The thing with the flag for the FPU state is nice,
since it allows to
skip saving of the FPU state when not needed - do
you know if
we can do the same for SSE?
Thanks, blight
We can do the same for sse. If sse is available we must use fxsave/fxrstor instead of fsave/frstor and the buffer is 512 byte (108 byte for normal fpu).
- Hartmut
When were the processors that supported this first available? If they weren't available for Microsoft to include support for them in Win95 or 98, what happens when those instructions are used in programs under those windows versions?
-ShadowFlare
_______________________________ Do you Yahoo!? Declare Yourself - Register online to vote today! http://vote.yahoo.com
Considering that parts of NT4 already supported IA64, I think it's safe to assume that Win95 supported most probably even SSE.
As for what happens when a program with SSE instructions is executed on a non-SSE CPU, I believe the opcodes will be invalid and generate GPFs.
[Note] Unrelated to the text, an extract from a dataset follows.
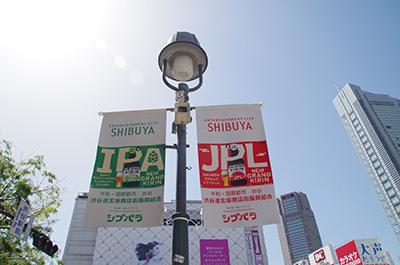 5月2日(火)今日の渋谷109前交差点_b0056983_14225966.jpg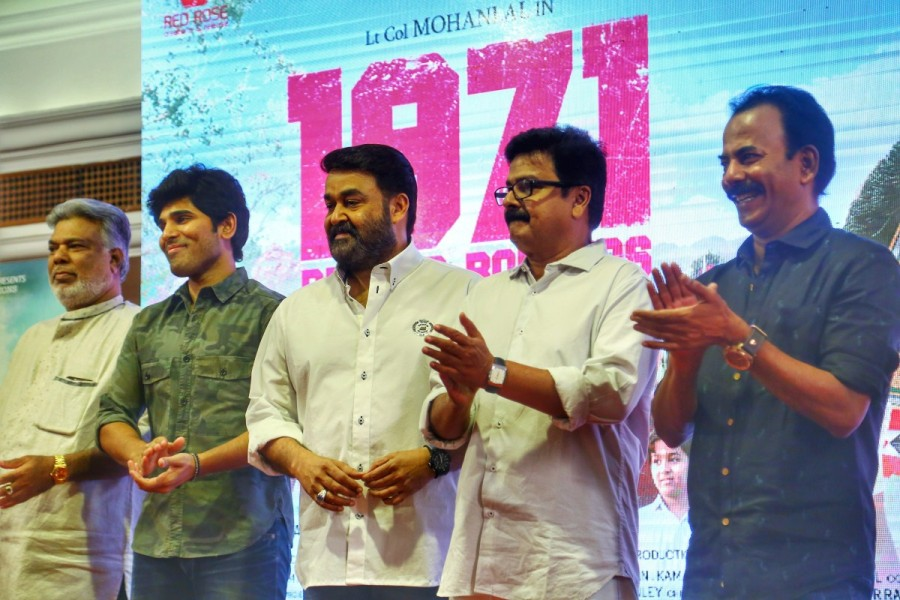 Mohanlal and Allu Sirish,Allu Sirish,Mohanlal,1971 Beyond Borders,1971 Beyond Borders audio launch,1971 Beyond Borders audio launch pics,1971 Beyond Borders audio launch images,1971 Beyond Borders audio launch photos,1971 Beyond Borders audio launch still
Best regards, Alex Ionescu
ShadowFlare wrote:
--- Hartmut Birr hartmut.birr@gmx.de wrote:
-----Original Message----- From: ros-dev-bounces@reactos.com [mailto:ros-dev-bounces@reactos.com] On Behalf Of
Gregor Anich
Sent: Friday, October 08, 2004 7:50 PM To: ReactOS Development List Subject: Re: [ros-dev] Save FPU on task switch/SSE
support
Hi again ;)
Do you have any idea where the SSE registers
should be stored?
The thing with the flag for the FPU state is nice,
since it allows to
skip saving of the FPU state when not needed - do
you know if
we can do the same for SSE?
Thanks, blight
We can do the same for sse. If sse is available we must use fxsave/fxrstor instead of fsave/frstor and the buffer is 512 byte (108 byte for normal fpu).
- Hartmut
When were the processors that supported this first available? If they weren't available for Microsoft to include support for them in Win95 or 98, what happens when those instructions are used in programs under those windows versions?
-ShadowFlare
_______________________________ Do you Yahoo!? Declare Yourself - Register online to vote today! http://vote.yahoo.com _______________________________________________ Ros-dev mailing list Ros-dev@reactos.com http://reactos.com:8080/mailman/listinfo/ros-dev
Alex Ionescu wrote:
Considering that parts of NT4 already supported IA64, I think it's safe to assume that Win95 supported most probably even SSE.
IIRC Win95 and NT4 knew nothing but plain FPU. fxsave & co were introduced with the introduction of WDM, in Win98 and NT5.
/Mike
--- Mike Nordell tamlin@algonet.se wrote:
Alex Ionescu wrote:
Considering that parts of NT4 already supported
IA64, I think it's safe
to assume that Win95 supported most probably even
SSE.
IIRC Win95 and NT4 knew nothing but plain FPU. fxsave & co were introduced with the introduction of WDM, in Win98 and NT5.
/Mike
If that's the case, would running multiple programs that try to use these other types of instructions cause random crashes?
-ShadowFlare
__________________________________________________ Do You Yahoo!? Tired of spam? Yahoo! Mail has the best spam protection around http://mail.yahoo.com
ShadowFlare wrote:
--- Mike Nordell tamlin@algonet.se wrote:
IIRC Win95 and NT4 knew nothing but plain FPU. fxsave & co were introduced with the introduction of WDM, in Win98 and NT5.
/Mike
If that's the case, would running multiple programs that try to use these other types of instructions cause random crashes?
-ShadowFlare
If that was the case Intel would have broken backwards compatibility which they do not do usually I think... If an OS does not know about a feature, it does usually not enable it and the processor acts like it would without the feature in most cases I think. (since it's disabled ;-)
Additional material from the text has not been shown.